Ainda de acordo com a secretaria, os procedimentos de segurança nas escolas estaduais estão sendo revisados, mas os desafios da segurança pública vão além.

“Estamos fazendo uma série de revisões dos procedimentos de segurança nas escolas, com o apoio de especialistas e do comando da Polícia Militar, mas não é apenas isso. Colocar policial na porta da escola e segurança não resolve essa questão. Em primeiro lugar precisamos cuidar das pessoas e olhar com atenção para o que ocorre na sociedade”, explica o secretário estadual de Educação, Rossieli Soares da Silva.O lado pai

No dia do atentado à Escola Raul Brasil, o músico Gemínio Gomes Santos, de 38 anos, estava em casa quando a mulher chegou e o avisou que precisavam levar o filho ao médico.

“Eu não tinha ligado a televisão ainda e, na hora, o meu primeiro instinto foi falar para o Leonardo que ele tinha de tomar mais cuidado ao andar pela rua, jogar bolar, para não acontecer isso com o pé dele. Mas aí ele me contou o que realmente aconteceu e eu não sabia nem como reagir”, diz.

Já no hospital o pai conta que começou a ter noção de tudo o que havia acontecido e passou a agradecer pela vida do filho. “Não falta só segurança nas escolas, falta também apoio psicológico. Quantos professores a gente não vê que param de dar aula porque ficam com depressão? Não é o momento do Estado pensar que a escola é um lugar que precisa de atenção psicológica? Talvez isso pudesse ter evitado uma tragédia dessas”, conta.Reinício das aulas

A Secretaria Estadual de Educação ainda não definiu quando as aulas vão voltar na Escola Estadual Raul Brasil. Desde a semana passada, os estudantes participam de homenagens e atividades de acolhimento. Nesta terça-feira (26), o colégio voltou a ficar aberto em horário regular, das 7h às 18h.O ataque

Os assassinos de 17 e 25 anos mataram sete pessoas na Escola Estadual Raul Brasil, na quarta-feira (13). Um deles baleou e matou o próprio tio, em uma loja de automóveis. A investigação aponta que, depois que foram encurralados pela polícia, um dos assassinos matou o comparsa e, em seguida, se suicidou.

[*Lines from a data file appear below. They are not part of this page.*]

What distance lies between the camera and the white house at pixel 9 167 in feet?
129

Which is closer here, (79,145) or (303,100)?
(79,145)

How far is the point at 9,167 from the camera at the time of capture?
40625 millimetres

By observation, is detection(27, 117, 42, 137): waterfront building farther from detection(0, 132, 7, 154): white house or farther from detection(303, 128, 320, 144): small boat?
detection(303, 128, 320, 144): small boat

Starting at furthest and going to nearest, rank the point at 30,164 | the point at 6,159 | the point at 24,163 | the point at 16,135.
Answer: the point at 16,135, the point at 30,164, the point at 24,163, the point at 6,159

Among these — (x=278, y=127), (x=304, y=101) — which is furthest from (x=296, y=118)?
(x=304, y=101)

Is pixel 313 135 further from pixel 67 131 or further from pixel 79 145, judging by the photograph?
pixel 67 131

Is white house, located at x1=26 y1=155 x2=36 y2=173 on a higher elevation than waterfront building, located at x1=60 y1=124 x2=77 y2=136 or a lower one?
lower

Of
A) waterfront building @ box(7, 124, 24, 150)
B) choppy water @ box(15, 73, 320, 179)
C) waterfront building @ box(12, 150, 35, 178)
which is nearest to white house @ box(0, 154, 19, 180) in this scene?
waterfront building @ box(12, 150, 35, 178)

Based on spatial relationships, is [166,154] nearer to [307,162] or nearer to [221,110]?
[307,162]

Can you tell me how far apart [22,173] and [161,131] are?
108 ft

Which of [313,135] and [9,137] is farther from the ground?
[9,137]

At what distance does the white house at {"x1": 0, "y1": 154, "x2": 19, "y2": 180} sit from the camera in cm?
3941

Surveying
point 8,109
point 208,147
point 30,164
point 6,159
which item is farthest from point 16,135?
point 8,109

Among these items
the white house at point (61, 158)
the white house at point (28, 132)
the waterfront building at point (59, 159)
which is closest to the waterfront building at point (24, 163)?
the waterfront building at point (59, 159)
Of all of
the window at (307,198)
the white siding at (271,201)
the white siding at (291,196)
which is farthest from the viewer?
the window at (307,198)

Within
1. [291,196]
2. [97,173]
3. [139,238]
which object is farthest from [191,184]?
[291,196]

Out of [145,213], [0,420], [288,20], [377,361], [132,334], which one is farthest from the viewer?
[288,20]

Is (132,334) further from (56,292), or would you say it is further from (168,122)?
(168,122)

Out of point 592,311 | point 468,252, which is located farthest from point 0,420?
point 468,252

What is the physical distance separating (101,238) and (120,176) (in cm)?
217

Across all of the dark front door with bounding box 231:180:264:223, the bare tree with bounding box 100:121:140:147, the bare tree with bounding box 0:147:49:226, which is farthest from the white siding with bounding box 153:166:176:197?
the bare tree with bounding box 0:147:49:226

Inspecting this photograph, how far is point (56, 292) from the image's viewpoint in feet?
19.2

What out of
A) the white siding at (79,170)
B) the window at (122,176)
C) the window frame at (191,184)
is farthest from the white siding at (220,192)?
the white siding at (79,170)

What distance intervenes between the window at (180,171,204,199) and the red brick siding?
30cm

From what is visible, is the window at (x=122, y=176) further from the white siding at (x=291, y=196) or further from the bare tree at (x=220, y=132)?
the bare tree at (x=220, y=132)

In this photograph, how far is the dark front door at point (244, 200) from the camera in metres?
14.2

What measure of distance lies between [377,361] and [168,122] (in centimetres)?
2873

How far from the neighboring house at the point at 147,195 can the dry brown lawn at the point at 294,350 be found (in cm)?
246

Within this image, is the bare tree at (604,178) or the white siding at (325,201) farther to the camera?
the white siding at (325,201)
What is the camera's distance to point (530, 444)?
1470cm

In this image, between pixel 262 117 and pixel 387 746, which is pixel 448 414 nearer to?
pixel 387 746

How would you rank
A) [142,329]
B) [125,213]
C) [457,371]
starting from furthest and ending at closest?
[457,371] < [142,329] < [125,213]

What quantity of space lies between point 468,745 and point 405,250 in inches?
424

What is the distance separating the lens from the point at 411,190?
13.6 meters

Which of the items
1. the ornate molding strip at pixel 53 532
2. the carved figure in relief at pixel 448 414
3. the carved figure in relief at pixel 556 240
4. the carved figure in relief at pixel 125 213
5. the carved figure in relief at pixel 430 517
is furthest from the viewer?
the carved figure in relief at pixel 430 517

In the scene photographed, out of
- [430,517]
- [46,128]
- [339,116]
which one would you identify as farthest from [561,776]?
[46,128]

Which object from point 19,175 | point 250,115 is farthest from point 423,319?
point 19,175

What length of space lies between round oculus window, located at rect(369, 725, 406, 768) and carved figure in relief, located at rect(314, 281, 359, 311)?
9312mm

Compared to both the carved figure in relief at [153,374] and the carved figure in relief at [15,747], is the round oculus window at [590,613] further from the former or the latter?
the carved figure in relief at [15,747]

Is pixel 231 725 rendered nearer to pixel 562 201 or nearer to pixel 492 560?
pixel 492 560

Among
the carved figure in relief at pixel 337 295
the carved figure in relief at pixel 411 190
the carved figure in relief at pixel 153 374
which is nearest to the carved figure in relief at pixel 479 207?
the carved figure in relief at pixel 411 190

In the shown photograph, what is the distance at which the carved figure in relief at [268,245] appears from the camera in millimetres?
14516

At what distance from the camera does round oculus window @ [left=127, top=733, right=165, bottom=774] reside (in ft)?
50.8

A polícia e o Ministério Público tentam identificar se mais pessoas estão envolvidas no massacre de Suzano. No dia 19 de março, um adolescente de 17 anos foi apreendido por suspeita de ter ajudado a planejar o ataque.

O advogado do menor, Marcelo Feller, afirmou que seu cliente fantasiou o crime, mas não ajudou os assassinos a executá-lo.